**Material provided**

##########

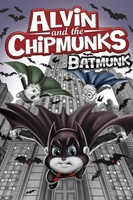 Alvin and the Chipmunks Batmunk movie poster (2012) picture MOV_9f5c4b04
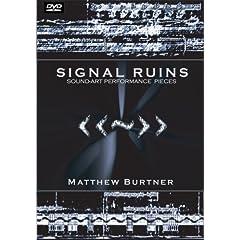 Signal Ruins: Sound Art Performance Works by Matthew Burtner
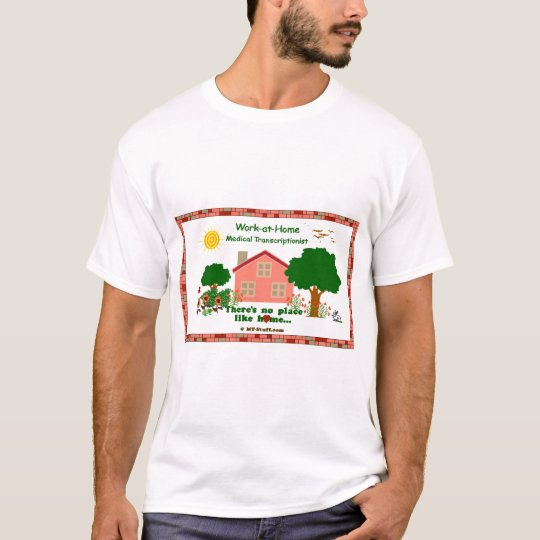 Work-at-Home MT T-Shirt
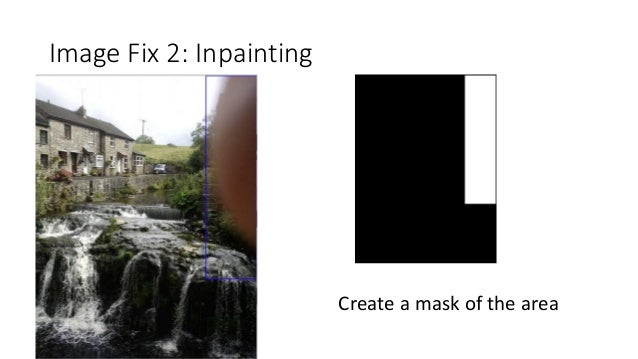 Image Fix 2: Inpainting Create a mask of the area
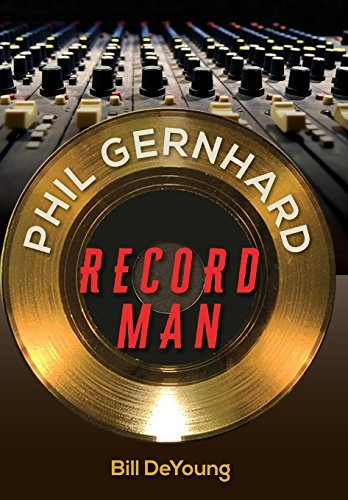 Bill Deyoung Phil Gernhard Record Man
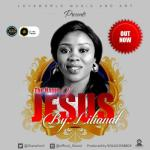 MP3: Lilianal - The Name of Jesus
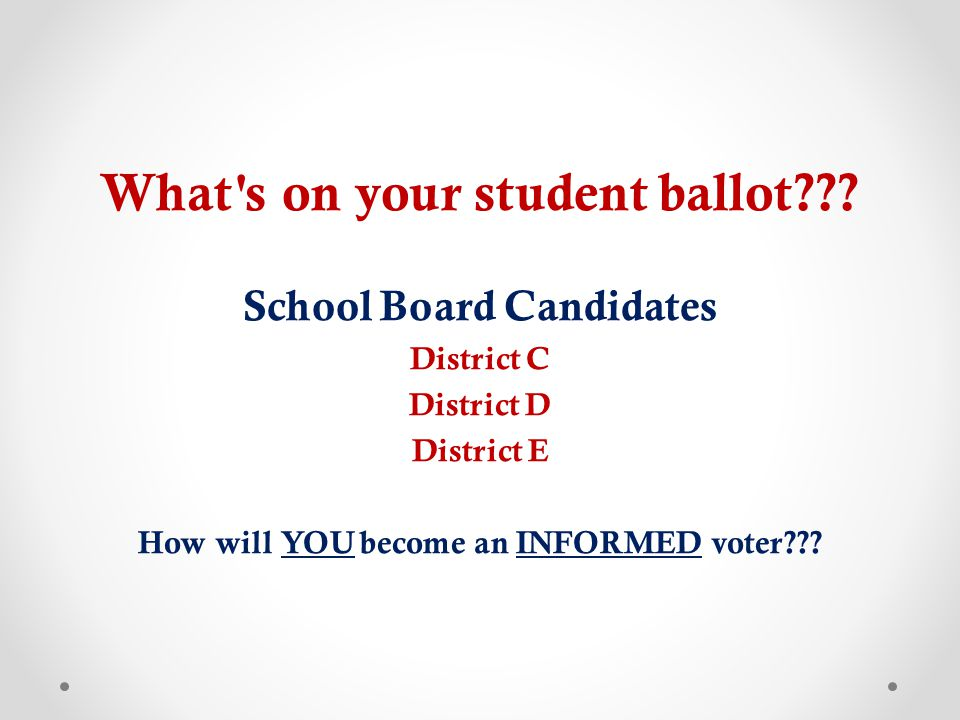Let's start at the beginning… o Colorado has 178 separate school districts o You are in Mesa County Valley School District #51 o A group of people called a School Board run the district o School board members are elected by the registered voters who live within the school district o Registered voters can vote in each board district race o Your district has 5 board members YOU can vote when you are 18 years old.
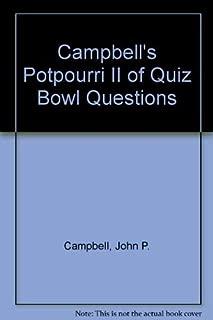 Campbell's Potpourri II of Quiz Bowl Questions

##########

**Exercise objective**
Only the lines from the first line of the data above through the line with "MP3: Lilianal - The Name of Jesus" should appear in the answer, retyped exactly, with every picture left out.

**Result for this task**
 Alvin and the Chipmunks Batmunk movie poster (2012) picture MOV_9f5c4b04
 Signal Ruins: Sound Art Performance Works by Matthew Burtner
 Work-at-Home MT T-Shirt
 Image Fix 2: Inpainting Create a mask of the area
 Bill Deyoung Phil Gernhard Record Man
 MP3: Lilianal - The Name of Jesus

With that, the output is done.